Media Monitoring Africa (MMA) monitored how various mainstream media reported on this issue and as a result gives a MAD to those newsrooms that failed to sufficiently protect the identity of the children involved, therefore neglecting to minimise harm.
Daily Sun’s “Footage shows man tried to grab a girl” (24/03/2017, p.2) for instance indirectly identified the child through his mother. In addition, an editorial by Daily Vox, “Spur altercation would have been acceptable- by apartheid standard” (23/03/2017) was also selected for identifying the children involved through their parents and also through republishing the video clip in the story where no effort was made to blur the faces. “Spur people-with a taste for white male violence” also published by Daily Vox (21/03/2017) names the woman and shows both parents and the woman’s children in a video clip. While “Business is ‘fine’ following spur brawl: owner” published by Dispatchlive and Timeslive, (22/03/2017) makes efforts to blur the faces of the children in the video accompanying the story, the parents are still visibly shown thereby indirectly identifying the children. City Press’s “Man banned from Spur after violently threatening a woman” (21/03/2017) identifies the children through the video clip where their faces and those of their parents are visible. And lastly, “Spur altercation ‘not a racist incident’” by ewn, (22/03/2017) indirectly identifies the children through the woman who is named and through a screengrab of the video showing the man.

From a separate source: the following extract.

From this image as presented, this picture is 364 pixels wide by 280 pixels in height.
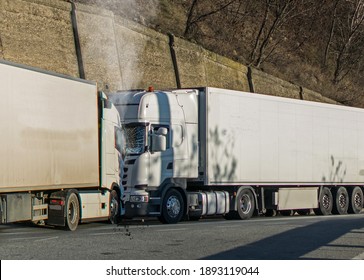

Indirectly identifying children who are victims of abuse or who have witnessed a traumatic and emotionally taxing incident is unethical. While there may not be legal charges in this instance as reported in one of the articles, MMA implores media to consider the consequences of identifying children under such circumstances. Daily Sun for instance quotes the mother who says, “My son is seven, and where he goes, children tell him they saw his mother shouting in the video. I wish the media attention would go away for his sake”. Daily Vox, also quotes the mother who describes how, “The rest of the children are very traumatised, they can’t stop talking about what happened.”
Considering the mother’s own testament of the trauma experienced by the children involved, the media above should have taken due caution to ensure to minimise further harm. This is supported by the Code of ethics and conduct for South African print and online media particularly Section 8.3 which states that the media shall “not identify children who have been victims of abuse …without the consent of their legal guardians…and a public interest is evident and it is in the best interest of the child.”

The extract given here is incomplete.